How to identify and remove special characters in a column of a table in Oracle

Try checking the exact character codes:

SELECT DUMP(addr, 1016)
FROM nz_bharat_fiber_leads
WHERE lead_id = 'LEAD-20260505-142621-EF41';

The Output is 

Typ=1 Len=81 CharacterSet=US7ASCII: 4c,41,49,4a,55,20,56,41,52,4b,45,59,2c,53,54,2e,20,41,52,4e,4f,4c,44,27,53,20,48,49,47,48,20,53,43,48,4f,4f,4c,20,26,20,4a,55,4e,49,4f,52,20,43,4f,4c,4c,45,47,45,20,b8,b7,20,b0,20,b0,20,b8,20,b9,b0,b7,b0,20,34,30,30,30,39,33,20,49,6e,64,69,61


Since your bad data contains characters with ASCII values greater than 127 (B0, B7, B8, B9), you can identify all affected rows in several ways.

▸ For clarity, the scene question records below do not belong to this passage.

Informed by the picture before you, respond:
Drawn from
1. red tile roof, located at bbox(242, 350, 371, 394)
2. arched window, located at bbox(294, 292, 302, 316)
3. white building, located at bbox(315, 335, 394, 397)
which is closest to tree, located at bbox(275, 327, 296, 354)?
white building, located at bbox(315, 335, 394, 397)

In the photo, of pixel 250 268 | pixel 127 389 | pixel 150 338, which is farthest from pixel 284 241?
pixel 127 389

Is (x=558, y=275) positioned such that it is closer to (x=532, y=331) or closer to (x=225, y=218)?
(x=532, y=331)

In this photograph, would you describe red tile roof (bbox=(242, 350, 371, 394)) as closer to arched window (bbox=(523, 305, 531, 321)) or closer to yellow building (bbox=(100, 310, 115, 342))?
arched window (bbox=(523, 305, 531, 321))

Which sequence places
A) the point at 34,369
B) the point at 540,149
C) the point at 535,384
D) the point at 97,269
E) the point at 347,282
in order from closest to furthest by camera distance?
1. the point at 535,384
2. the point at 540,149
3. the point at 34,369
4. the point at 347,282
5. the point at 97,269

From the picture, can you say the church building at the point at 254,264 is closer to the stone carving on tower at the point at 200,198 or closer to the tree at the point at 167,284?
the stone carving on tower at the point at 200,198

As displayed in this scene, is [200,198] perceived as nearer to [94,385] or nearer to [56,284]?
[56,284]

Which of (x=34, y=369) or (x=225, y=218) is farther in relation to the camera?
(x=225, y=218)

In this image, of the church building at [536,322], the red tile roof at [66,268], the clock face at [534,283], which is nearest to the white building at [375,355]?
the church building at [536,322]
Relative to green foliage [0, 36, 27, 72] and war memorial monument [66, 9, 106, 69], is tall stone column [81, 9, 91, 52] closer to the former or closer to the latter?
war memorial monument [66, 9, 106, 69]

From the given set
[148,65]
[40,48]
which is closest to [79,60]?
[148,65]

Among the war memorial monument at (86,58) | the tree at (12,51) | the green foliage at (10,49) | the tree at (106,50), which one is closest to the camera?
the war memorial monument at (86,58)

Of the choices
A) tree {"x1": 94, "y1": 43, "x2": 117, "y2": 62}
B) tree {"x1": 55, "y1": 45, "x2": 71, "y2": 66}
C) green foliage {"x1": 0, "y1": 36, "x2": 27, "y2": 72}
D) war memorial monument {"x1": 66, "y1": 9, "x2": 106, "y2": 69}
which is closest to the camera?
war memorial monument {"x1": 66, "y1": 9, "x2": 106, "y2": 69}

1. Find rows containing any non-ASCII characters

This is the most useful query:

SELECT lead_id,
       addr
FROM nz_bharat_fiber_leads
WHERE REGEXP_LIKE(addr, '[^ -~]');

This finds characters outside the printable ASCII range (32-126).


2. Find rows containing specific garbage bytes

Since your dump showed:

B0 B7 B8 B9

use:

SELECT lead_id,
       addr
FROM nz_bharat_fiber_leads
WHERE INSTR(addr, CHR(176)) > 0
   OR INSTR(addr, CHR(183)) > 0
   OR INSTR(addr, CHR(184)) > 0
   OR INSTR(addr, CHR(185)) > 0;

3. Count affected rows

SELECT COUNT(*)
FROM nz_bharat_fiber_leads
WHERE REGEXP_LIKE(addr, '[^ -~]');

4. Find the exact offending character positions

SELECT lead_id,
       addr,
       DUMP(addr,1016) dump_value
FROM nz_bharat_fiber_leads
WHERE REGEXP_LIKE(addr, '[^ -~]');

5. Preview cleaned addresses before updating

SELECT lead_id,
       addr old_addr,
       REPLACE(
         REPLACE(
           REPLACE(
             REPLACE(addr, CHR(184), ''),
           CHR(183), ''),
         CHR(176), ''),
       CHR(185), '') new_addr
FROM nz_bharat_fiber_leads
WHERE REGEXP_LIKE(addr, '[^ -~]');

6. Bulk cleanup of all affected rows

After verifying:

UPDATE nz_bharat_fiber_leads
SET addr =
    REPLACE(
      REPLACE(
        REPLACE(
          REPLACE(addr, CHR(184), ''),
        CHR(183), ''),
      CHR(176), ''),
    CHR(185), '')
WHERE REGEXP_LIKE(addr, '[^ -~]');

COMMIT;

Recommended first step

Run:

SELECT COUNT(*)
FROM nz_bharat_fiber_leads
WHERE REGEXP_LIKE(addr, '[^ -~]');

to see how many rows are affected before attempting a bulk update. This will also help estimate the cleanup effort.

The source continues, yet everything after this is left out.